Practical Git: Manipulating branches
Do you mess up sometimes? Not to worry, Git got you covered, whether you committed in the wrong branch or need to delete something for the time being from Production.
Cherry Picking Commits
Just like how a cherry picker picks cherries, you could do with the commits. It is a handy command that saves you or drives you. Imagine working off in a feature branch, your in code, 10 commits ahead of parent branch and your co-engineer wants to implement another feature that shares some boiler plate you did, so what? You can let him re-invent the wheel or you share with him your code. So you decide to share him your common code, but wait how? should he branch off your branch? should he copy your code manually? should he wait for you to finish? None of the above, since you have committed your changes then not to worry, just share with him/her the commit hashes of the code that is common, then let them cherry-pick it!
So that’s practically it, cherry picking allows copying of commits between branches. At the end once both branches were merged, no conflicts will occur because they contain common commits. Cool right. How to do it? Well your co-engineer has to do the following. Easy:
git cherry-pick <Commit hash>
How do I get that commit hash, just look through your Git log and copy the hash string:
git log
One caveat, to not break any code so that everything compiles, then just cherry-pick from oldest commit to newest so that you don’t mess up somewhere. Wow! Note, this is assuming the commits were related.
Ok that is all nice, when to use this:
- Imagine working on a feature branch and you discover a bug, you don’t need to switch branches mid-way that may cause rebuilding the entire project at times, just fix that bug, commit change then create a new branch out of your parent branch and cherry-pick the commit that had the bug fix and push changes immediately to Code Review and release, then go back to your working branch and continue. Although this is not recommended approach, but it works.
- Accidentally worked on the wrong branch whilst having committed, not a problem just hold on to your commit hashes, switch to main development branch, checkout a new branch, cherry-pick.
- Sometimes you want to release certain features and not everything, cherry picking the needed commits is all that’s needed to go to the release branch.
What about adding feature on top of a cherry-picked commit. That is, getting the commit you want to put into your code but then let’s say you want to add comments, not a worry, just do the following:
git cherry-pick <Commit hash> --no-commit
This will treat your changes as being staged not yet committed.
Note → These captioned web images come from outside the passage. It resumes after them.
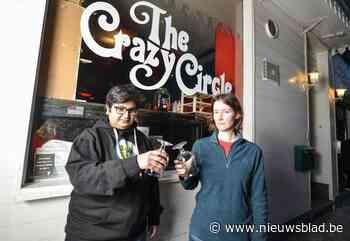 """Brusselse cafés maken vuist met aankondiging dat ze sowieso openen op 1 mei: """"We hebben toch niets te verlieze - Het Nieuwsblad"""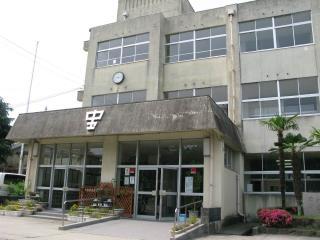 宝殿中学校 約480m(徒歩6分)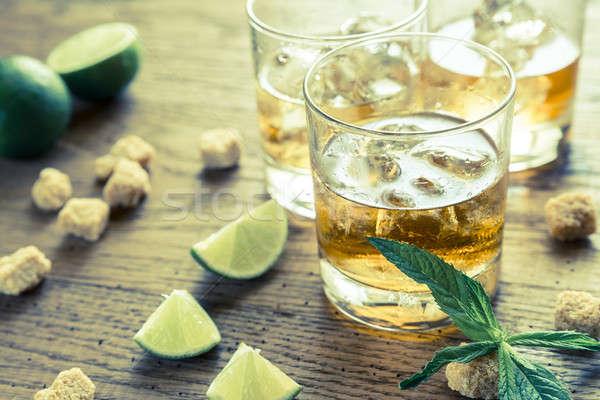 Bril rum glas houten partij ijs Stockfoto © Alex9500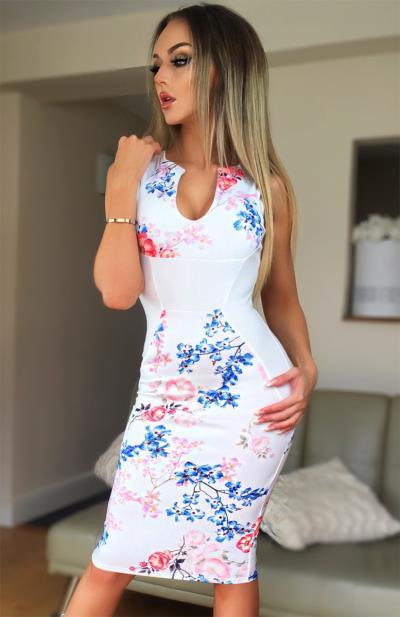 Εφαρμοστό floral φόρεμα - Άσπρο. Άμεσα διαθέσιμο. fashioneshop.gr ... 72323cb583f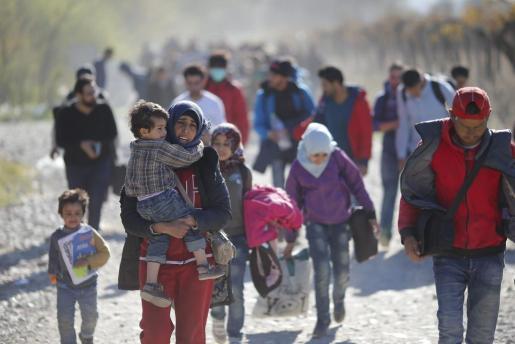 Un grupo de refugiados se dirige a la frontera con Serbia en Gevgelija (Macedonia). La mayoría de ellos huyen de violentos conflictos en países como Siria o Afganistán.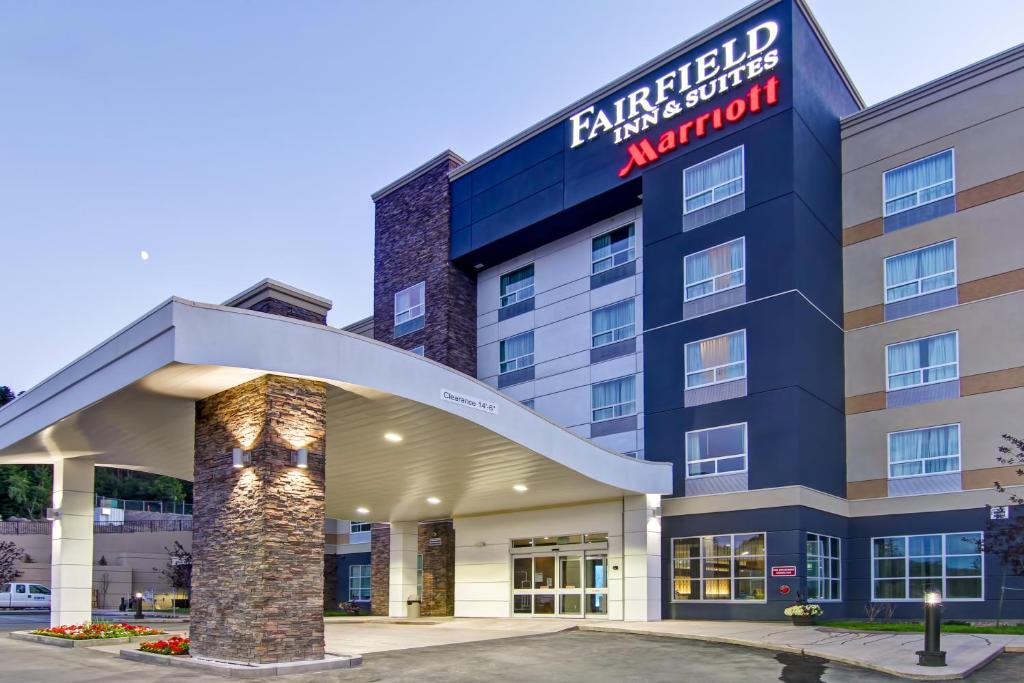 Fairfield Inn & Suites by Marriott Fairfield Napa Valley in Fairfield on lantoitramof.cf and earn Rewards nights. Collect 10 nights get 1 free*. Read 97 genuine guest reviews for Fairfield Inn & Suites by Marriott Fairfield Napa Valley/5(97).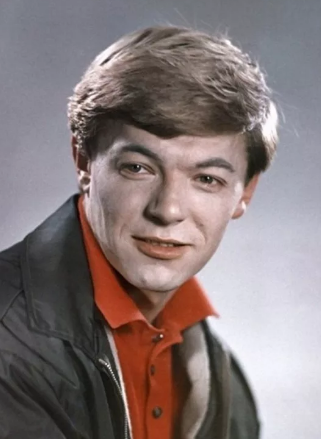 Александр Збруев  в молодости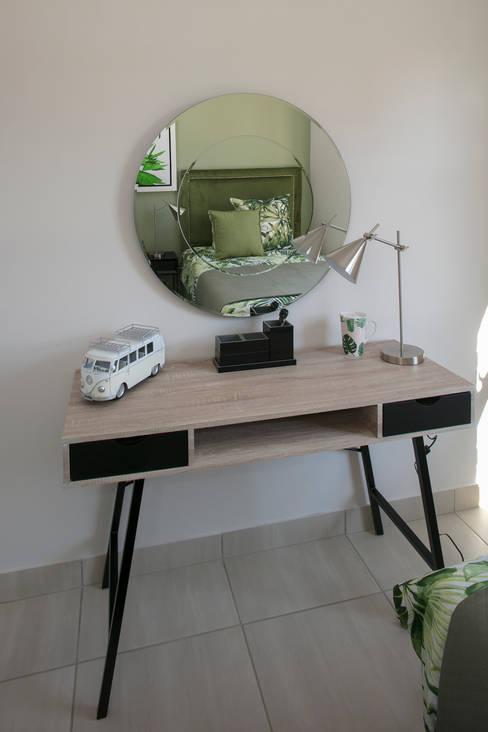 Dormitorios de estilo  por Spegash Interiors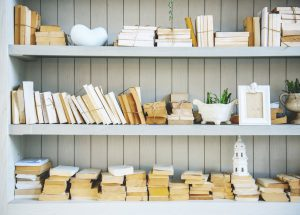 Book Shelf with Stack of No Cover Books, solliciter armoire de cuisine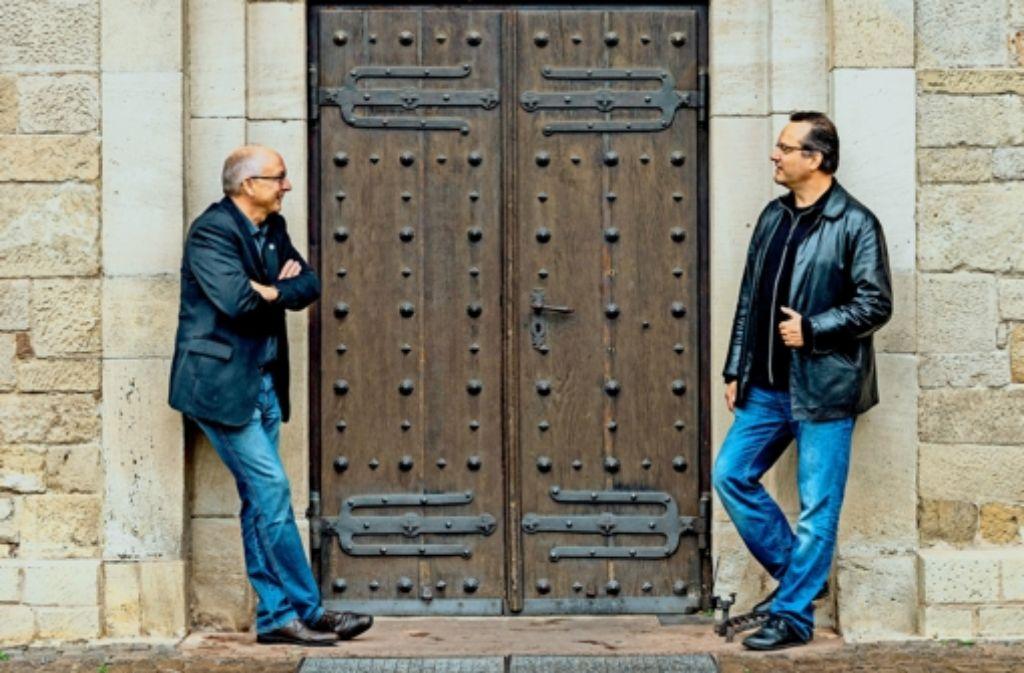 Horst Zecha (links) und Frank Martin Widmaier sind die Biennnale-Macher. Foto: factum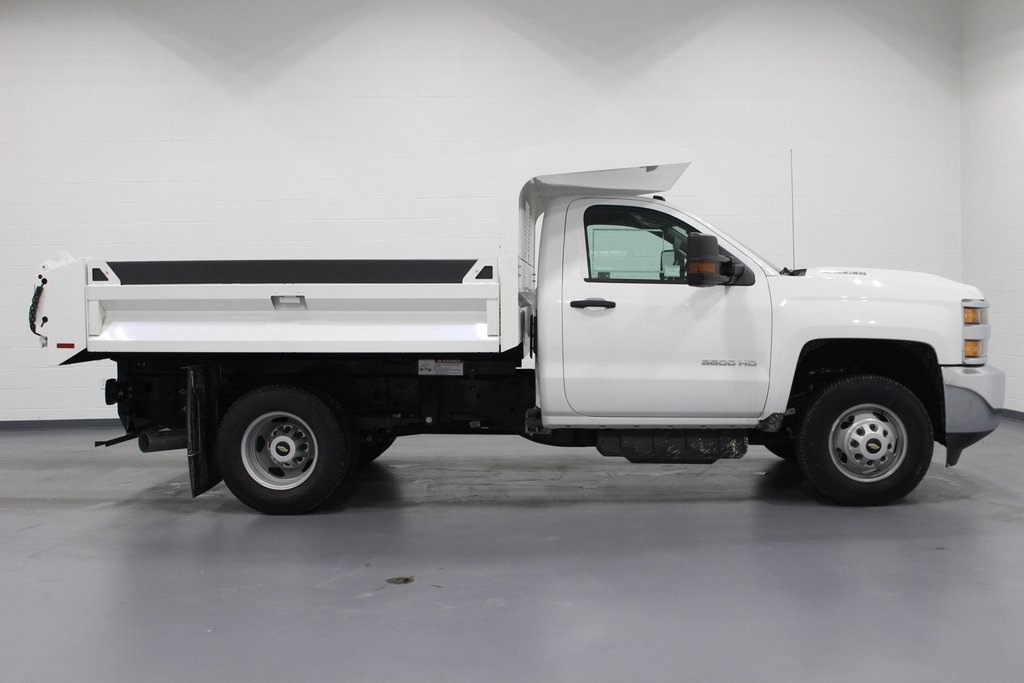 2018 Silverado 3500 Regular Cab DRW 4x4, Cab Chassis #E20673 - photo 8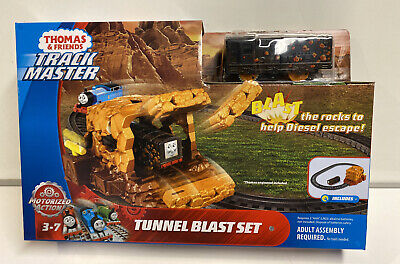 Thomas & Friends Trackmaster Motorized Tunnel Blast Set , New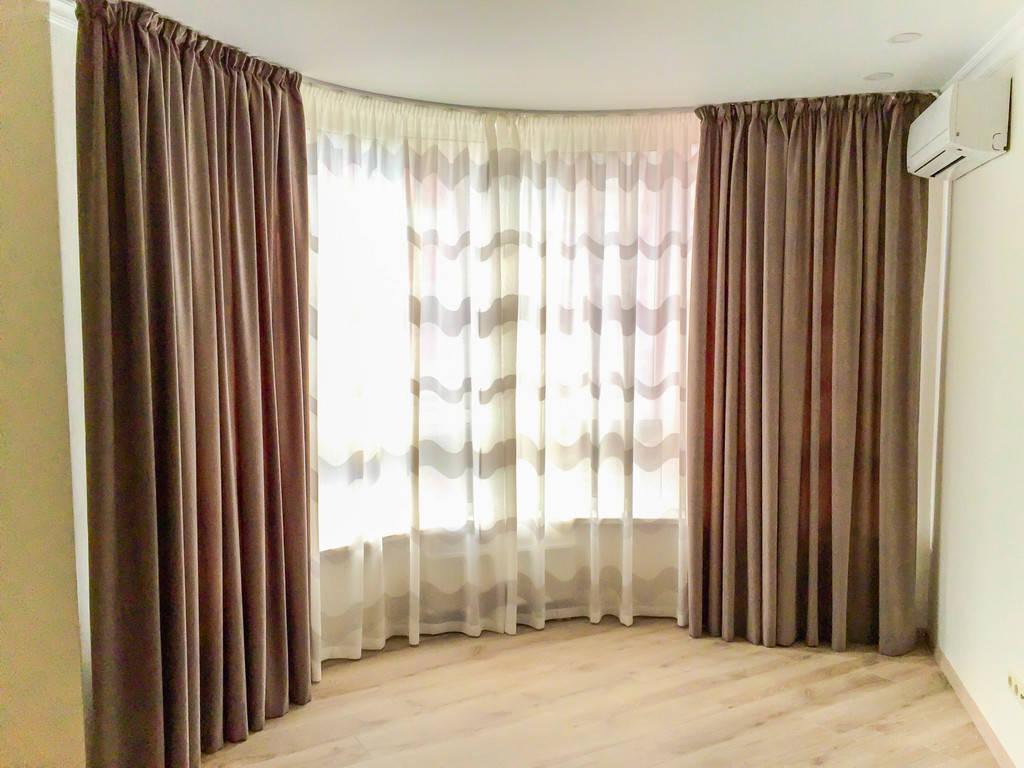 Традиционные длинные шторы.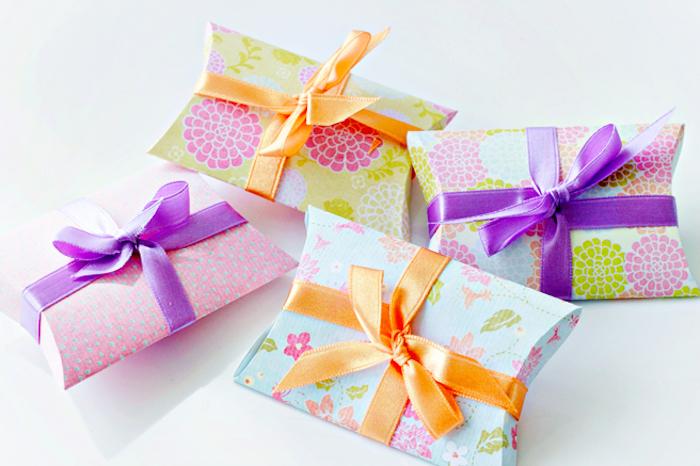diy bastelideen, schachtel basteln, kleine geschenkverpackungen in der form von kissen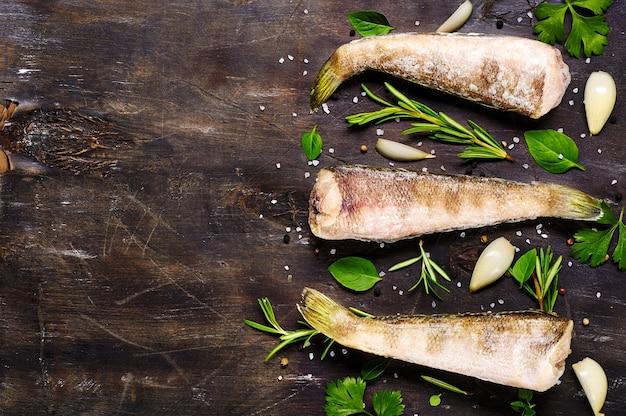 木製の背景に冷凍魚の死骸。ノトテニア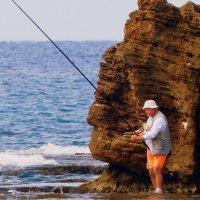 Ловисб рыбка... :: Пётр Беркун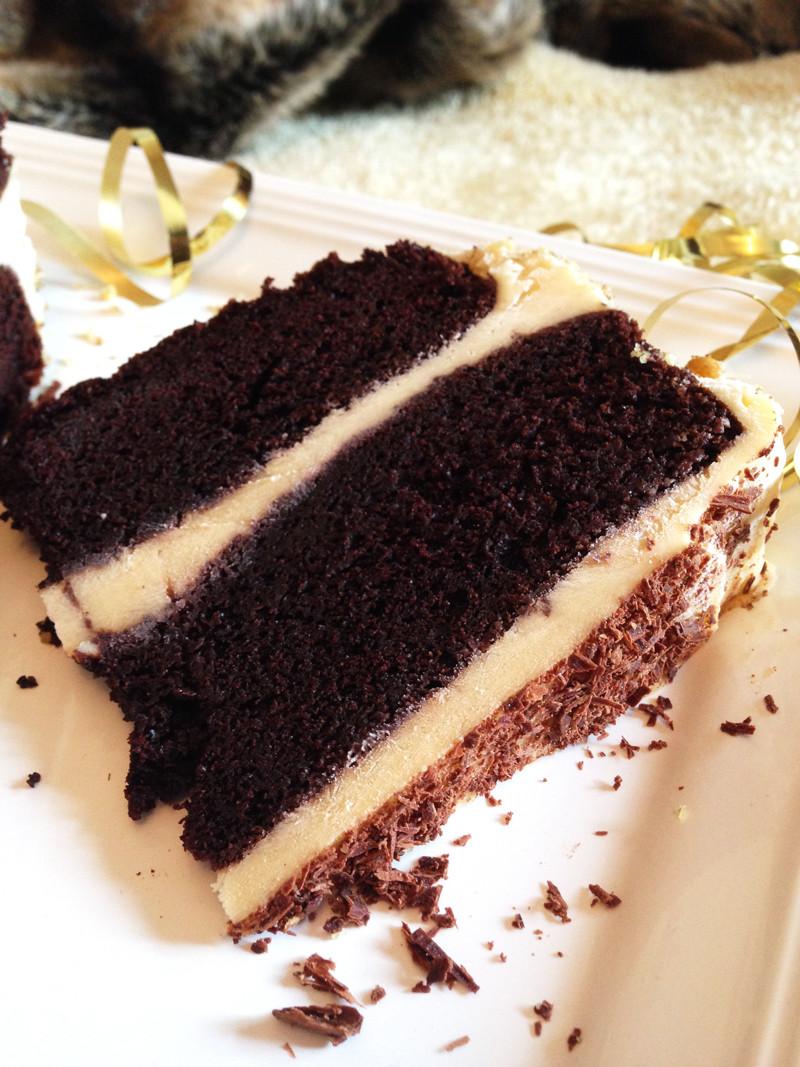 Best Chocolate Cake The Best Chocolate Cake With Vanilla Cream Ferrero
In that case you can add your additions not a problem then just do:
git add
to stage your changes, then commit like normal.
Cherry Picking with merge conflicts
Life is all well until you get a merge conflict and you are blocked, this happens too with cherry picking. In fact it will show a message after you cherry-picked that you need to resolve conflicts or abort the operation. To abort:
git cherry-pick --abort
But certainly most of the time you want to move on, so just resolve your conflicts, do stage your changes then:
git cherry-pick continue
And that’s all.
Reverting commits
So a while after some code went through and got merged to the main development branch, you figure out it has a bug and that bug takes a lot of time to fix. So what to do? You can fix that bug or revert that change and fix it later. Neither is a bad choice. Let’s say you went with reverting the change. You can’t just do git reset --hard <Older commit hash>, this is dangerous as well as invasive where it will delete code by other later commits from that destination commit. Reverting is easy and non-invasive, since it just writes on top of history, that is what Git does right? a long tail of history.
Reverting a commit just means, undoing what was changed by that commit we are reverting. Nothing else.
git revert <Commit hash>
That will revert the commit with a new commit that does that. Wait what? Git revert basically makes a new commit reverting the specific commit you want.
What if I don’t want to make a new commit, well just do:
git revert <Commit hash> --no-commit
This will stage all changes so you can add other things.
The process is the same as cherry-picking for when conflicts arise, you will have to fix the merge and stage fix and then do:
git revert --continue
Remarks
Cherry picking and reverting commits are very essential to know. Although not used much, they come in handy when needed. As Git tries to be as easy as possible to use, knowing these commands will make your life as easy as possible.
As Git is a history of changes, reverting commits does not mean the reverted code is gone. You can always see that reverted code or even reuse it by cherry-picking it to a new feature branch.